Important to have centralised fraud-detection, biometric authentication and live photographs have to be compulsory
Last week, this newspaper reported a fairly significant increase in the number of health insurance claims under Rajasthan’s Bhamashah Swasthya Bima Yojana, on which the centre’s National Health Protection Scheme (NHPS) is being modelled, and speculated on whether this was due to the increasing incidence of fraudulent claims made easy by the fact that hospitals were being allowed to admit a sizeable number of patients without a biometric authentication. As a result of very high claims in the past, insurance premiums shot up from Rs 370 per family in the first phase of two years to Rs 1,263 for the second phase that began in December 2017.
While the Rajasthan government didn’t reply to the queries raised at that point, it has since given a reply. Though it has somewhat different metrics—this newspaper talked of weekly claims rising 2.7 times over 17 weeks—the Rajasthan government also talks of daily claims going up from Rs 1.56 crore per day in December 2017 to Rs 2.74 crore so far in April. The reason for the bump in claims, the government argues, is because while there were 170 private hospitals enrolled when the scheme began in December 2017, this rose to 707 in March 2018, and not because of fraud; while New India Assurance—the insurer—looks at the claims ratio, the government’s success metric is the number of people who use the scheme. While the Rajasthan government is of the view the scheme will stabilise at Rs 2.5-3 crore claims per day, and the insurer will eventually return Rs 100 crore to it from the savings at the end of the year—the contract allows for extra premium to be returned—there is no evidence of stabilisation in claims so far (see graphic).
Though any view on what the levels the scheme will settle at will have to wait till the actual data available at the end of the year, certain clear lessons emerge for NHPS. For one, given the disputes between the insurer and the Rajasthan government on the issue of de-empanelment of hospitals for fraud—the New India Assurance presentation to NITI Aayog suggests it feels the process is too slow and encourages fraud—it is best the fraud management be centrally monitored and not left to 29 states and seven Union territories. Apart from having disputes with each state in case this is not done, a centralised scheme will also mean the parameters for de-empanelment, etc, are the same across the country.
A decision also has to be made at the earliest on what identity parameters are to be used. In the case of Bhamashah, at least two members of the family’s biometrics were on the card; in which case, biometrics for other family members would not always be available for, say, for authenticating identity at a hospital. According to the Rajasthan government, right now, 75% of those availing the scheme are being identified using biometrics. In the rest of the cases, the Medical Officer In-Charge (MOIC) is allowed to bypass the need for Aadhaar authentication—a large proportion of the cases of fraud detected by the insurance company in Bhamashah were those where MOIC clearances had been given. The Rajasthan government believes that Aadhaar authentication can go up to around 80% but not above that since there could be people whose prints have faded away or there could be issues of internet connectivity between the hospital and the Aadhaar repository.
Given the role of Aadhaar-based biometrics in weeding out—but not eliminating—fraud, it is imperative that NHPS not accept such a low authentication ratio. It is interesting to note that while hospitals or ration shops show high fault rates in getting Aadhaar authentication, mobile phone operators seem to have a higher success rate. This suggests that where there is a greater incentive to authenticate customers, as in the case of telcos, the agency seems to be getting it right. While insurance companies will still have to conduct their checks to detect fraud—there is nothing to prevent a hospital from paying someone and getting a live biometric but not actually conducting an operation—biometric checks and live pictures are a big deterrent.

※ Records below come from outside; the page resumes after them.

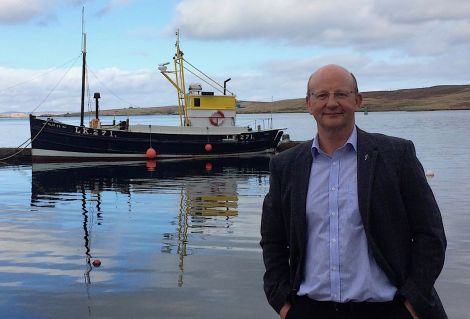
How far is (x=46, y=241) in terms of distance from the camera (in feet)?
34.7

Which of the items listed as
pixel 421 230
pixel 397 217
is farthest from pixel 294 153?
pixel 421 230

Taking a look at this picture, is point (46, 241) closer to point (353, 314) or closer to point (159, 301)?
point (159, 301)

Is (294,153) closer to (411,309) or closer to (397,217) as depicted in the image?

Getting the pricing right is equally important. In the case of Bhamashah, when the price was very low, this led to huge losses—from 90% in the first year, the claims ratio rose to 176% in 2016-17—and, as a result, the premium shot up 3.4 times in the second phase. While insurance companies or reinsurers may be prepared to take on such losses for one state, doing it at an all-India level is quite different. The Pradhan Mantri Jeevan Jyoti Yojana, for instance, is running at losses of 104%, and the Pradhan Mantri Suraksha Bima Yojana at 205%, making it clear that pricing is very important. For NHPS to be successful, fixing these loopholes is critical.